Recorded information -
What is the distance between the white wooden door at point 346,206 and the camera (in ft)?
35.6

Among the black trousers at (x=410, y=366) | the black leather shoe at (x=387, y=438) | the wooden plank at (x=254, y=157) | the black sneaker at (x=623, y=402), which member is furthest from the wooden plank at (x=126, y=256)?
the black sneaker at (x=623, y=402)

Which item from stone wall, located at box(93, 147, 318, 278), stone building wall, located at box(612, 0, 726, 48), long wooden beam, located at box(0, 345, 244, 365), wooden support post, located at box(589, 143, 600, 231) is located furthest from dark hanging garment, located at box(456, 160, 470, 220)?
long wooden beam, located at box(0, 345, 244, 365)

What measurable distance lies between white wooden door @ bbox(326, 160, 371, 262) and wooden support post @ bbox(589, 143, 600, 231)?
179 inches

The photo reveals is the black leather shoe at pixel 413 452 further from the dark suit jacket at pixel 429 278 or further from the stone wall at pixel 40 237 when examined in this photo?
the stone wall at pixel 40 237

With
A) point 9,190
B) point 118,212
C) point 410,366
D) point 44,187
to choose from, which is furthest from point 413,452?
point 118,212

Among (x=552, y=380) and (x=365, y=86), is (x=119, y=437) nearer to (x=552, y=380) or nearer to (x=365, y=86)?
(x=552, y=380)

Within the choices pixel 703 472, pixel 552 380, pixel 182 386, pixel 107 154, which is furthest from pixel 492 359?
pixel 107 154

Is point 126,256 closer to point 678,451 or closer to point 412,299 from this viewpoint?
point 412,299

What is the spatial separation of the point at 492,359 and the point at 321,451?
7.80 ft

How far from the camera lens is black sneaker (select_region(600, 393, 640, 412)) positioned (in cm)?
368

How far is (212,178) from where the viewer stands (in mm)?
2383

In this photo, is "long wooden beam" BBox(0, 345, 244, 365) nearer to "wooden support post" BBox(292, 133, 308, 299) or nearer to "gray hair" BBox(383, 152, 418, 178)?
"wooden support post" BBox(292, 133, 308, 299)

Goal of the exercise - Extract the full listing above without altering anything.

Solution for this task -
What is the distance between the white wooden door at point 346,206 and the camera (in ft)?
35.6

Among the black trousers at (x=410, y=366) | the black leather shoe at (x=387, y=438) | the wooden plank at (x=254, y=157) | the black sneaker at (x=623, y=402), which member is furthest from the wooden plank at (x=126, y=256)?
the black sneaker at (x=623, y=402)

Which item from stone wall, located at box(93, 147, 318, 278), stone building wall, located at box(612, 0, 726, 48), long wooden beam, located at box(0, 345, 244, 365), wooden support post, located at box(589, 143, 600, 231) is located furthest from dark hanging garment, located at box(456, 160, 470, 220)?
long wooden beam, located at box(0, 345, 244, 365)

What measurable distance lies between white wooden door @ bbox(326, 160, 371, 262) and wooden support post @ bbox(589, 143, 600, 231)?
179 inches

The photo reveals is the black leather shoe at pixel 413 452 further from the dark suit jacket at pixel 429 278 or further from the stone wall at pixel 40 237 when examined in this photo?
the stone wall at pixel 40 237

With
A) point 9,190
B) point 118,212
C) point 410,366
D) point 44,187
to choose from, which is furthest from point 413,452?
point 118,212

Among (x=552, y=380) and (x=365, y=86), is (x=119, y=437) nearer to (x=552, y=380) or nearer to (x=365, y=86)?
(x=552, y=380)

Within the choices pixel 703 472, pixel 552 380, pixel 182 386, pixel 107 154, which is furthest from pixel 492 359?
pixel 107 154

Is point 126,256 closer to point 678,451 or closer to point 412,299 from this viewpoint?
point 412,299

What is the spatial separation of the point at 492,359 and the point at 321,451?
7.80 ft

How far from the camera lens is black sneaker (select_region(600, 393, 640, 412)) positioned (in cm)?
368

How far is (212,178) from where the viewer stands (in mm)?
2383

In this photo, is "long wooden beam" BBox(0, 345, 244, 365) nearer to "wooden support post" BBox(292, 133, 308, 299) or nearer to "gray hair" BBox(383, 152, 418, 178)?
"wooden support post" BBox(292, 133, 308, 299)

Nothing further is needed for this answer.